--- What is needed ---
Copy the rows word for word, starting with the line containing "How far away" and going on through the last line of the rows.

--- Record set ---
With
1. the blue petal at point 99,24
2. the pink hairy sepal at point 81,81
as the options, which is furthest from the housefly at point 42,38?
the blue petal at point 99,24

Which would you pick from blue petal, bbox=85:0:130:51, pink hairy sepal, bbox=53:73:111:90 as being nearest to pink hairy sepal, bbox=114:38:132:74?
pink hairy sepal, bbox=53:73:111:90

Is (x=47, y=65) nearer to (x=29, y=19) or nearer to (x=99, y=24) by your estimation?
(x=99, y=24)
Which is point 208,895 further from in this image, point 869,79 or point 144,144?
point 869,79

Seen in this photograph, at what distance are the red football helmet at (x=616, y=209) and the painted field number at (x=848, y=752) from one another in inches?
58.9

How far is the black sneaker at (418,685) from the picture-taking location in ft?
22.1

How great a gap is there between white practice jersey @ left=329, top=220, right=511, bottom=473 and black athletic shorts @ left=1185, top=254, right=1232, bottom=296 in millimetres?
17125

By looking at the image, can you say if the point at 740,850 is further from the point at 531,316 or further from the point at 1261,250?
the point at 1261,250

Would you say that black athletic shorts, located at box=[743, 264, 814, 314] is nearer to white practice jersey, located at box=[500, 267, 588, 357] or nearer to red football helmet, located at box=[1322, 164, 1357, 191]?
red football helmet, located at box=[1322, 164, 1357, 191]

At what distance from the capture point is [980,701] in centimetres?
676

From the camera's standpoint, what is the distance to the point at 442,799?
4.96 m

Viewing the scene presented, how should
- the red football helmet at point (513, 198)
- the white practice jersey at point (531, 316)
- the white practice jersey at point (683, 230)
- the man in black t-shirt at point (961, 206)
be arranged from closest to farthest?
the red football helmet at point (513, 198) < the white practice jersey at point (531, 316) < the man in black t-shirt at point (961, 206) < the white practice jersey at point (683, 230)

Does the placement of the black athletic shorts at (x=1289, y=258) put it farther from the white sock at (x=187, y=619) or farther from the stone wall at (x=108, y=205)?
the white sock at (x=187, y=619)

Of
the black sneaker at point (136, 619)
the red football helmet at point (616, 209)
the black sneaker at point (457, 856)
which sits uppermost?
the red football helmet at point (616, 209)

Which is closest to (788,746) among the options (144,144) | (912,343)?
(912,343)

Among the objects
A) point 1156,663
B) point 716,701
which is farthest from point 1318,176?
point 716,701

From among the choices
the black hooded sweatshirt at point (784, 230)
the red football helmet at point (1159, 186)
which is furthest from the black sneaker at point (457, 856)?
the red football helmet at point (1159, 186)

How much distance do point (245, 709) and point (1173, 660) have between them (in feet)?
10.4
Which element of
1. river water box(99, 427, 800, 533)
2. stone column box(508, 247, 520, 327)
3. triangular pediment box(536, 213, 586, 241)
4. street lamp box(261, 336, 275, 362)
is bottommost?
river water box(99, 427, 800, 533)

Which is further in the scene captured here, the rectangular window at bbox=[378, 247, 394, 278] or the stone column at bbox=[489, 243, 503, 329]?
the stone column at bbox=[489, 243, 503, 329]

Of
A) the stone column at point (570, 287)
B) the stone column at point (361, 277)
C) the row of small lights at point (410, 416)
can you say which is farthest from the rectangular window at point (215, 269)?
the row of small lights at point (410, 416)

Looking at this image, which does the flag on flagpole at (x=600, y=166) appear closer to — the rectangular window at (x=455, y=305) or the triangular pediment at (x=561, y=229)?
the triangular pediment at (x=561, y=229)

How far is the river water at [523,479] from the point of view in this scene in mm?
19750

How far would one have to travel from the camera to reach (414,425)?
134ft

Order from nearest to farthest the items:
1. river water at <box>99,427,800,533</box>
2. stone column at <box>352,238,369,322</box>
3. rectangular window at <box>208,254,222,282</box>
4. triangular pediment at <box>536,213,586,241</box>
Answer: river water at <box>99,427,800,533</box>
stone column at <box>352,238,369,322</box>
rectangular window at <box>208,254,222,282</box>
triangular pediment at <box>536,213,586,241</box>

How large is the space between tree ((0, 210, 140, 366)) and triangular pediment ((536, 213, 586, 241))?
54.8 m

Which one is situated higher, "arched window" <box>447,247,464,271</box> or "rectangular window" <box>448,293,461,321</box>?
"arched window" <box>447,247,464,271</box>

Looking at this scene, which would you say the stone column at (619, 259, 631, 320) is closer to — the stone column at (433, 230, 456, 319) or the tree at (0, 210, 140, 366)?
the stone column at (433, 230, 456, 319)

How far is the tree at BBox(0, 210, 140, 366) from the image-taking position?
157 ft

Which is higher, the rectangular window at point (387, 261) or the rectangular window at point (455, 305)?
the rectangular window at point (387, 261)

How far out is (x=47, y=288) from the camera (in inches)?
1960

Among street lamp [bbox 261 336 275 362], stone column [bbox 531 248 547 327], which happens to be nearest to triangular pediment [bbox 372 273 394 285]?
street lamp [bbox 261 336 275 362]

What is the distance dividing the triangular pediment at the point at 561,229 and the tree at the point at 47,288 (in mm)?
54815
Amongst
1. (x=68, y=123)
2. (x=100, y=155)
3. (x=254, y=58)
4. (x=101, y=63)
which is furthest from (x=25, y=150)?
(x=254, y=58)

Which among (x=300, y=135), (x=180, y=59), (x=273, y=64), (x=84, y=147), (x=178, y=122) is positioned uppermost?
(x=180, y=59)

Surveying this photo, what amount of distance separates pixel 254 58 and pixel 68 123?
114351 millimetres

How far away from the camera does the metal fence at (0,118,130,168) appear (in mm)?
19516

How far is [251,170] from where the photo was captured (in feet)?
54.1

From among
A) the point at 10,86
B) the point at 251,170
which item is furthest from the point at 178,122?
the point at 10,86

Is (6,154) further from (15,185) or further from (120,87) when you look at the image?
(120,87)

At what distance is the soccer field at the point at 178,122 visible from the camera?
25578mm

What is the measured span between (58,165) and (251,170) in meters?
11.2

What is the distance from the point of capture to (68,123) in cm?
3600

--- Solution for this problem ---
How far away from the camera does the metal fence at (0,118,130,168) appear (in mm)?
19516

How far is [251,170] from where the photo was captured (in feet)?
54.1

From among
A) the point at 10,86
B) the point at 251,170
which item is furthest from the point at 178,122?
the point at 10,86

Is (6,154) further from (15,185) or further from (120,87) when you look at the image?
(120,87)

At what distance is the soccer field at the point at 178,122 visible from the camera?
25578mm

What is the measured span between (58,165) and (251,170) in meters?
11.2

What is the distance from the point of capture to (68,123) in cm?
3600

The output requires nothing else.